LEWIS, QUINCE, POLSTON, LABARGA, and PERRY, JJ., concur. CANADY, C.J., dissents with an opinion.

. The "NINDS” study refers to the National Institute of Neurological Disorders and Stroke Recombinant Tissue Plasminogen Activator Stroke Study Group, the conclusions of which were reported in the December 14, 1995, issue of the New England Journal of Medicine. The study itself was not introduced into evidence.

. We expressly do not rely on the opinion letter of Dr. Eddy Berges, a treating neurologist, in determining the sufficiency of the evidence on causation. Dr. Berges first supported the view of Dr. Futrell on causation and then later recanted his testimony. See St. Joseph's Hosp., 14 So.3d at 1126. However, as addressed above, the plaintiffs adequately supported the element of causation through Dr. Futrell's testimony.

. In their answer briefs submitted to this Court, the defendants collectively raise seven additional issues. To the extent that these issues are not disposed of by our opinion but were properly raised on appeal before the Second District, the Second District may consider these additional issues on remand.






Dissenting Opinion

CANADY, C.J.,

dissenting.

I would discharge this case because the decision of the Second District in St. Joseph’s Hospital v.
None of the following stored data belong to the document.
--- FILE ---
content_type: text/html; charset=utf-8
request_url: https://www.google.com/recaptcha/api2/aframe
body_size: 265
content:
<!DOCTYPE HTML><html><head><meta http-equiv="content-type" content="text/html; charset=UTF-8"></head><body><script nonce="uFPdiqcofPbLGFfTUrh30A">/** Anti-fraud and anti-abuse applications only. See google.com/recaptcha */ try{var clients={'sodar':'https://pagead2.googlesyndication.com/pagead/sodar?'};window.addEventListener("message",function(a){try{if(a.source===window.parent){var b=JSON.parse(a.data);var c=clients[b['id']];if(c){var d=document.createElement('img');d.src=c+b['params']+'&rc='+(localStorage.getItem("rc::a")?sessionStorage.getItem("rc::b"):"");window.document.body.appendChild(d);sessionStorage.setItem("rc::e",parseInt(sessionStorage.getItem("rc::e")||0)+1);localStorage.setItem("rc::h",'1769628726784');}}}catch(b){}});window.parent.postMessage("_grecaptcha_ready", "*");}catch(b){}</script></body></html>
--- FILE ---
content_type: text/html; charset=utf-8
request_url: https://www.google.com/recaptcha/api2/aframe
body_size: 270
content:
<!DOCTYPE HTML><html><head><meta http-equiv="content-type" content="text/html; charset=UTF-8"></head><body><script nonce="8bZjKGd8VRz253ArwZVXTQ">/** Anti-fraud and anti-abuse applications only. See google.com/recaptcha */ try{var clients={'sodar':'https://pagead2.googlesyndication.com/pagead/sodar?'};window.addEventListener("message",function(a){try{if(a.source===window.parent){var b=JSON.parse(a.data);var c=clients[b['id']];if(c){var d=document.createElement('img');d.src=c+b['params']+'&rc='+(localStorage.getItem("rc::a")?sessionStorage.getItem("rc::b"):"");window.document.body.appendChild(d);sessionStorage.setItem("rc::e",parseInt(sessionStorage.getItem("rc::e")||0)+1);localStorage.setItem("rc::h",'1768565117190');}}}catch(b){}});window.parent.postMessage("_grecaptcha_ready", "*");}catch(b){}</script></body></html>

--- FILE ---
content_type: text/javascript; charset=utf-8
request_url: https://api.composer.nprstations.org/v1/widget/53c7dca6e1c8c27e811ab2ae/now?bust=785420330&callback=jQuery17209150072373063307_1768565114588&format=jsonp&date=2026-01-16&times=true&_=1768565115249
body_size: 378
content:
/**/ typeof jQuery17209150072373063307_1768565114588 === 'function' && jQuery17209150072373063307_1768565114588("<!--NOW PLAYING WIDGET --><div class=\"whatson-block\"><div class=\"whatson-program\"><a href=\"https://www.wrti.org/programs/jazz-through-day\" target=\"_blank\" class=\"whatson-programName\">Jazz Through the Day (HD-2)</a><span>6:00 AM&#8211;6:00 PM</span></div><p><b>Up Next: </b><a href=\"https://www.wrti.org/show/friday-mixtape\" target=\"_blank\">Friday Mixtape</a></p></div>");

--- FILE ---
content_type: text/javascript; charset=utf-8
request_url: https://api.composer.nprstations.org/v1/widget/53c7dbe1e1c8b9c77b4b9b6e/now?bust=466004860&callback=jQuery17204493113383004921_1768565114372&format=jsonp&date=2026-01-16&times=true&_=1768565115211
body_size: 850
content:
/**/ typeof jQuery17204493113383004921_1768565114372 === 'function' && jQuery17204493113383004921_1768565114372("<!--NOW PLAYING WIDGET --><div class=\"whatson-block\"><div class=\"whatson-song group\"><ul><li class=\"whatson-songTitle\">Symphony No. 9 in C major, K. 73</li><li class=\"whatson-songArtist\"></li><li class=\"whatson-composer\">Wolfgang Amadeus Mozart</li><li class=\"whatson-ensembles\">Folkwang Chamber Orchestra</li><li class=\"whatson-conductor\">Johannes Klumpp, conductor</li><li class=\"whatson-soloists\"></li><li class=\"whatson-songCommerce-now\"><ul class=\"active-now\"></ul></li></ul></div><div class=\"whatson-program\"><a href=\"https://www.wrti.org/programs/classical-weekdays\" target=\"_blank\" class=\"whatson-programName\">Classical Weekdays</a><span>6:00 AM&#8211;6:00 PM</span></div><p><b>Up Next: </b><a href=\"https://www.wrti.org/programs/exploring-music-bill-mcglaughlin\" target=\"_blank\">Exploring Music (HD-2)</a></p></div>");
Cox, 14 So.3d 1124 (Fla. 2d DCA 2009), does not expressly and directly conflict with either Wale v. Barnes, 278 So.2d 601 (Fla.1973), or Gooding v. University Hospital Building, Inc., 445 So.2d 1015 (Fla.1984). Neither Wale nor Gooding establishes a rule of law in conflict with the decision in St. Joseph’s Hospital, 14 So.3d at 1127, that “purely speculative” expert opinion testimony— that is, opinion testimony offered with “no facts that support” the opinion — is not sufficient to establish causation in a medical negligence case. See also § 90.705(2), Fla. Stat. (2010) (“If the party [against whom expert opinion testimony is offered] establishes prima facie evidence that the expert does not have a sufficient basis for the opinion, the opinions and inferences of the expert are inadmissible unless the party offering the testimony establishes the underlying facts or data”).